Same as before, we'll start by retrieving the relevant trace data. In the previous section, we were able to use helper methods in the Phoenix SDK to retrieve the trace data. Here, we'll use the more general SpanQuery DSL to retrieve the trace data based on the filters we set.

query = (
    SpanQuery()
    .where(
        # Filter for the `LLM` span kind.
        # The filter condition is a string of valid Python boolean expression.
        "span_kind == 'LLM'",
    )
    .select(
        # Extract and rename the following span attributes
        question="llm.input_messages",
        tool_call="llm.function_call",
    )
)
trace_df = px.Client().query_spans(query, project_name="arxiv-agentic-rag")
trace_df["tool_call"] = trace_df["tool_call"].fillna("No tool used")
trace_df["question"] = trace_df["question"].fillna("No question")

We also need to pass in the tool definitions to the evaluator so it knows the possible tools available to the agent.

tool_definitions = ""

for current_tool in [download_pdf_tool, rag_tool, fetch_arxiv_tool]:
    tool_definitions += f"""
    {current_tool.metadata.name}: {current_tool.metadata.description}
    """

tool_definitions = tool_definitions.replace("{", "").replace("}", "")
trace_df["tool_definitions"] = tool_definitions
print(tool_definitions)

Now we're ready to run the evaluations.
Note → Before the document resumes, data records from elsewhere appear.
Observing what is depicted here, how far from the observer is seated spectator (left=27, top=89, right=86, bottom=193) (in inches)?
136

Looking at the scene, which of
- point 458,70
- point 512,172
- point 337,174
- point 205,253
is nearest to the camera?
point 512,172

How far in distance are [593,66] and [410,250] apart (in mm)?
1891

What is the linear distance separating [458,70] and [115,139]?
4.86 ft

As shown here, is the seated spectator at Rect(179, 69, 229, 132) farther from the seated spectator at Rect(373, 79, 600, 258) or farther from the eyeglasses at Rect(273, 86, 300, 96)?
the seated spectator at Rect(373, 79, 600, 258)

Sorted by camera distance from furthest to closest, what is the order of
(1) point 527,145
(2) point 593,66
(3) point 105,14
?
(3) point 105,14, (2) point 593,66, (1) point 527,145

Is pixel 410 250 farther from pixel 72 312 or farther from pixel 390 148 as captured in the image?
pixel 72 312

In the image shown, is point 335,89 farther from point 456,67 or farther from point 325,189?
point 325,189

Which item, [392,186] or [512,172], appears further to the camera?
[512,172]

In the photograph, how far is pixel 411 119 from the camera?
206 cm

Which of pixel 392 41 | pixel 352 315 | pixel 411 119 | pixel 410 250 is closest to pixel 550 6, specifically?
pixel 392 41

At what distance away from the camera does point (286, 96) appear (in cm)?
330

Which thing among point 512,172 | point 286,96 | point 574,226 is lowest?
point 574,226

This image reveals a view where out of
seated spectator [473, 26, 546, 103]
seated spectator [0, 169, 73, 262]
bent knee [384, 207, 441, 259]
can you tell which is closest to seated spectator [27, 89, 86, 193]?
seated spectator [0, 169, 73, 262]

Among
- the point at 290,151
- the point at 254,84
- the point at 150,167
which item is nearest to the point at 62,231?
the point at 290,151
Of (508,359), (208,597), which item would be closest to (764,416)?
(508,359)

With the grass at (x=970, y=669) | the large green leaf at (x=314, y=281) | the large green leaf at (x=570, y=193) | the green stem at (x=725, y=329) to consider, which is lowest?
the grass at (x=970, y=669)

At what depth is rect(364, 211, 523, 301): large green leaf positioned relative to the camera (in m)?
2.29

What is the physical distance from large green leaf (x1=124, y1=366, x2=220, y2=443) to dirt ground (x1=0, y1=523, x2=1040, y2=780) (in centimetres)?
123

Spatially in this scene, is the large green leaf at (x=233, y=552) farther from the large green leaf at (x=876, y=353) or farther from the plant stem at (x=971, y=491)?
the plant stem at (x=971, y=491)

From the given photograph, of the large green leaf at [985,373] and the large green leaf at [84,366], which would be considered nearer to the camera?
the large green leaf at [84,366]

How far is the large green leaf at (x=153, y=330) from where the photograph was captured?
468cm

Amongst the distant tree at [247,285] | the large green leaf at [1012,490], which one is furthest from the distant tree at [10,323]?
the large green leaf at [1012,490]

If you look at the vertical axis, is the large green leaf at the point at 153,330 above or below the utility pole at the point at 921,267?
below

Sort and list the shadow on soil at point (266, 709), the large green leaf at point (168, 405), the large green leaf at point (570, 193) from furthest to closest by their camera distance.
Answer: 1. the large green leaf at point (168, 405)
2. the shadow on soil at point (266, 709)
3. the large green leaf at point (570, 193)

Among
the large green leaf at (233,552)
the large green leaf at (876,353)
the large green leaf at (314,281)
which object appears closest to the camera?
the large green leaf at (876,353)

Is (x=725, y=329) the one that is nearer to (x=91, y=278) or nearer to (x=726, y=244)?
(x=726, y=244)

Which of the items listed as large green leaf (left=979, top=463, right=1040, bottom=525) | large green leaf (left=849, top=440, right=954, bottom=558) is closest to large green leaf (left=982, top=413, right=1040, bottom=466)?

We'll use the llm_classify method to classify the tool calls as correct or incorrect.

rails = list(TOOL_CALLING_PROMPT_RAILS_MAP.values())

template = TOOL_CALLING_PROMPT_TEMPLATE.explanation_template[0].template.replace("{tool_definitions}", tool_definitions)

function_calling_evals = llm_classify(
    dataframe=trace_df,
    template=TOOL_CALLING_PROMPT_TEMPLATE,
    model=eval_model,
    rails=rails,
    concurrency=5,
    provide_explanation=True,
)
function_calling_evals["score"] = function_calling_evals.apply(
    lambda x: 1 if x["label"] == "correct" else 0, axis=1
)

And finally, we can log the evaluations to Phoenix to view them alongside the trace data.

px.Client().log_evaluations(
    SpanEvaluations(dataframe=function_calling_evals, eval_name="Function Calling Accuracy"),
)

Congratulations! You've now built an LLM agent with LlamaIndex and added evaluated it's performance using Phoenix.